• [Task] Pull out every line below that contains the word "bush".

• [Data rows]
+===+

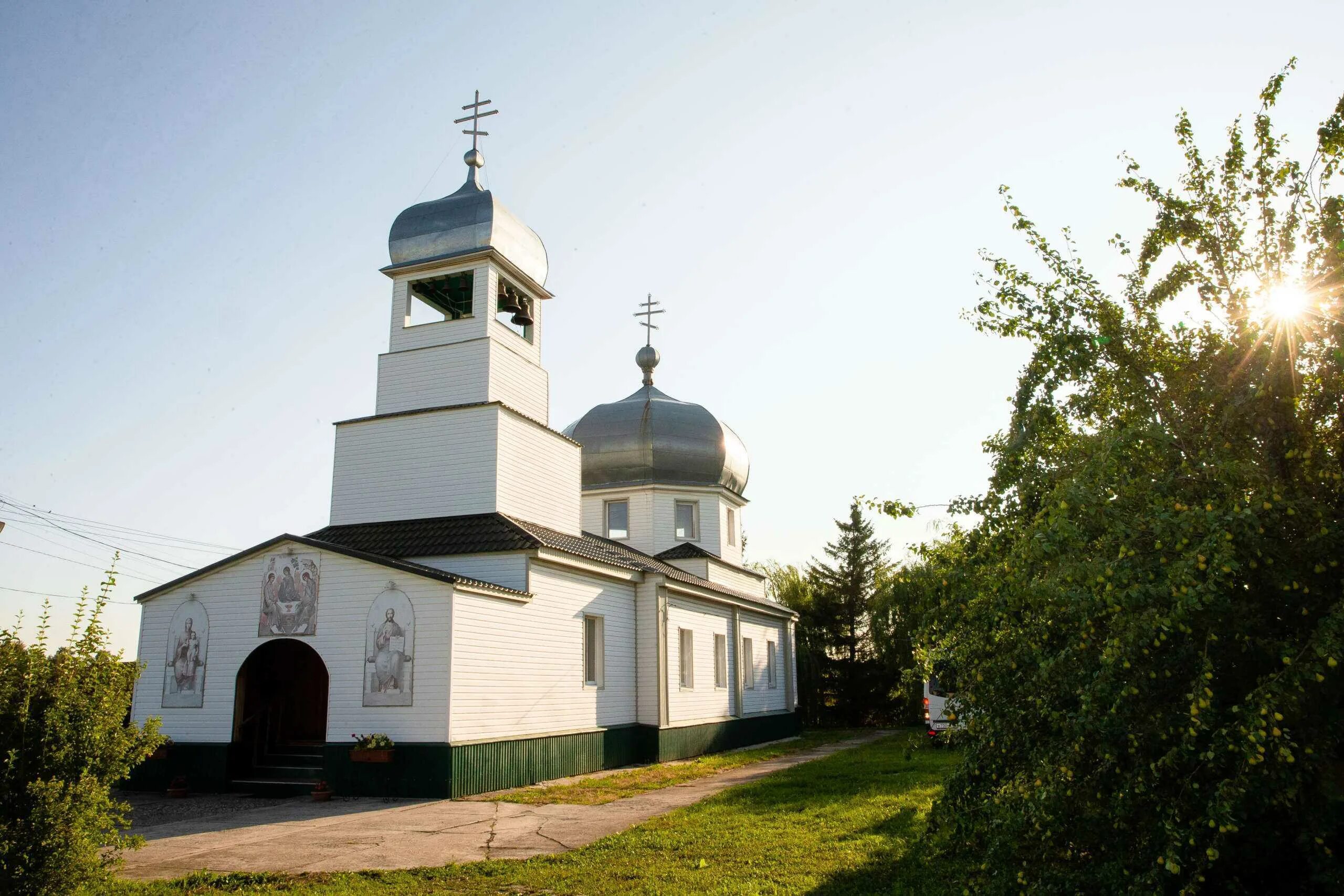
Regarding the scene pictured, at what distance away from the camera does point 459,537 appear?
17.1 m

+===+

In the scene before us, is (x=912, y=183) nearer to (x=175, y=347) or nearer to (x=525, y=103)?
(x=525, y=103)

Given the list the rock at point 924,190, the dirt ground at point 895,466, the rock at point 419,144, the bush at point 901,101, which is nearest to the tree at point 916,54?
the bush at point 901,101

+===+

• [Task output]
Given the list the rock at point 924,190, the dirt ground at point 895,466, the rock at point 419,144, the bush at point 901,101, which is nearest to the tree at point 916,54?
the bush at point 901,101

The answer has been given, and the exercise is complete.